■ Stated task 1
Can you write out the part of the planted-tank lighting thread starting with "# Need idea" and going on through "for my Tank."?

■ Passage to read
┄┄┄┄┄┄┄┄┄┄
# Need idea on 6ft Planted Tank LED Lighting



## Geniouscrow (Jun 20, 2012)

Hi,
This is my first post in plantedtank.net . I am from Bangladesh. Planning to set a 6ft x 2ft x 2ft planted tank. as substrate i want to use minarelized substrate and pressurized CO2 system. But I am confused with the Lighting. At first I am think for MH but that is produce too much heat as well as intake a huge electricity. So i think about LED lighting. But in my country still LED light hood for planted aquarium not available. So I have to go for DIY hood. So please suggest me a guide line for making a DIY LED lighting system for my Tank.


----------



## dzega (Apr 22, 2013)

buy bunch of "plant growth blue" and "plant growth red" leds, buy driver/s and build chasis out of aluminium pipes. at least thats what im doing for trying out diy led effect on planth growth


----------



## dzega (Apr 22, 2013)

also you probably will need green or warm white leds for pleasant plant color to your eye.


----------



## Geniouscrow (Jun 20, 2012)

dzega said:


> buy bunch of "plant growth blue" and "plant growth red" leds, buy driver/s and build chasis out of aluminium pipes. at least thats what im doing for trying out diy led effect on planth growth


thanks for the info. but how many LED light I have to use? and which brand will be best?


----------



## Fishmommy (Feb 16, 2013)
┄┄┄┄┄┄┄┄┄┄
■ Stored records

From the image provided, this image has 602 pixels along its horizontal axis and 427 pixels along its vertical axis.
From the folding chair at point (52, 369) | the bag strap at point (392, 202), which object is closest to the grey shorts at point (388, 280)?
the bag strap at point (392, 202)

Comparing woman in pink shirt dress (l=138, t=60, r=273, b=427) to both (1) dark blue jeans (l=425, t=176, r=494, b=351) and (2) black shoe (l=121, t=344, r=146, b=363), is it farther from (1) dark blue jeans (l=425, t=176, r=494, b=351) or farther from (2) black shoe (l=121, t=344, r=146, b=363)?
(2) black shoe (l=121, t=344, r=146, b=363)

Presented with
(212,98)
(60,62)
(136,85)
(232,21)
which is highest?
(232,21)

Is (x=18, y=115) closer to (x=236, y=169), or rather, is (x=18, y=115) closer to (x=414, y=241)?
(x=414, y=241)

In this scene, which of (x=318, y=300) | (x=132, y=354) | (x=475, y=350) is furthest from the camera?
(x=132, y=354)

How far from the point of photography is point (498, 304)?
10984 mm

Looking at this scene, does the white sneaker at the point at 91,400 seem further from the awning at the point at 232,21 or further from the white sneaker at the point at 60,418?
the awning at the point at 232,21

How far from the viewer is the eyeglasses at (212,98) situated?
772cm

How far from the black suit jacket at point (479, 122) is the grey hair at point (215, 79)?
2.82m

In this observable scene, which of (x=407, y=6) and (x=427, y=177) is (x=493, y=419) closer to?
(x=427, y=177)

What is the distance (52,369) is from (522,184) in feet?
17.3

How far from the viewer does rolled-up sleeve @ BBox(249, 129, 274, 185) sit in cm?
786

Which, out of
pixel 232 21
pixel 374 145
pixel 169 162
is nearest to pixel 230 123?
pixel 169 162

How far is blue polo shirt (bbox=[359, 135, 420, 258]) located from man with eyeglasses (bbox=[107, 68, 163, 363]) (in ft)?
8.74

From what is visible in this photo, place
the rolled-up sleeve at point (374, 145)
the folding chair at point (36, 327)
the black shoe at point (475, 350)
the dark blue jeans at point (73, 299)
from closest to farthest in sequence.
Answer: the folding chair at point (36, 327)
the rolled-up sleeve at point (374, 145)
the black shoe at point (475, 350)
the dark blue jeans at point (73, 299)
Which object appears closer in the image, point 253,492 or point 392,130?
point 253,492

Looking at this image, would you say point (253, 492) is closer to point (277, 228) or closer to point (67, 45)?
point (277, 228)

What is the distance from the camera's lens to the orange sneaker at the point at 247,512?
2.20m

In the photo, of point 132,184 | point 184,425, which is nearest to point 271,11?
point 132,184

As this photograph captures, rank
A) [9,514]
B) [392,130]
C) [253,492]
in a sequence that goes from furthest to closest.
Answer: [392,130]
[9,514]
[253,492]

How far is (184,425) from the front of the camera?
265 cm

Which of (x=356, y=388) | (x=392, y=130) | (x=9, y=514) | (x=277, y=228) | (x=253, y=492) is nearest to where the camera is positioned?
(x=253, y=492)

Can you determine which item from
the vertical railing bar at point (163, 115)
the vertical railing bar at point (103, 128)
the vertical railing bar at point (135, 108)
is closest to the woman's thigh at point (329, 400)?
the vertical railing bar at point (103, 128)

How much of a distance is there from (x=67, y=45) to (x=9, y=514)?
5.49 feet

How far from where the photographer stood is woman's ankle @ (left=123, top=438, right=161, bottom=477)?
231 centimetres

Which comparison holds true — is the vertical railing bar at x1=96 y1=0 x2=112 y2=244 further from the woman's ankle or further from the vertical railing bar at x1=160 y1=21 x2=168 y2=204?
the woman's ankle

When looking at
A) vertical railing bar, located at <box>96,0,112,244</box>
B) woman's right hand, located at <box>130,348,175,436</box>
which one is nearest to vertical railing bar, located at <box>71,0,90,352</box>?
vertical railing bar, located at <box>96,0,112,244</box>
┄┄┄┄┄┄┄┄┄┄
■ Stated task 2
How many lines of the listing contain the string "right", with case counting? Reply with the number alone.

■ Task output 1
# Need idea on 6ft Planted Tank LED Lighting



## Geniouscrow (Jun 20, 2012)

Hi,
This is my first post in plantedtank.net . I am from Bangladesh. Planning to set a 6ft x 2ft x 2ft planted tank. as substrate i want to use minarelized substrate and pressurized CO2 system. But I am confused with the Lighting. At first I am think for MH but that is produce too much heat as well as intake a huge electricity. So i think about LED lighting. But in my country still LED light hood for planted aquarium not available. So I have to go for DIY hood. So please suggest me a guide line for making a DIY LED lighting system for my Tank.

■ Task output 2
2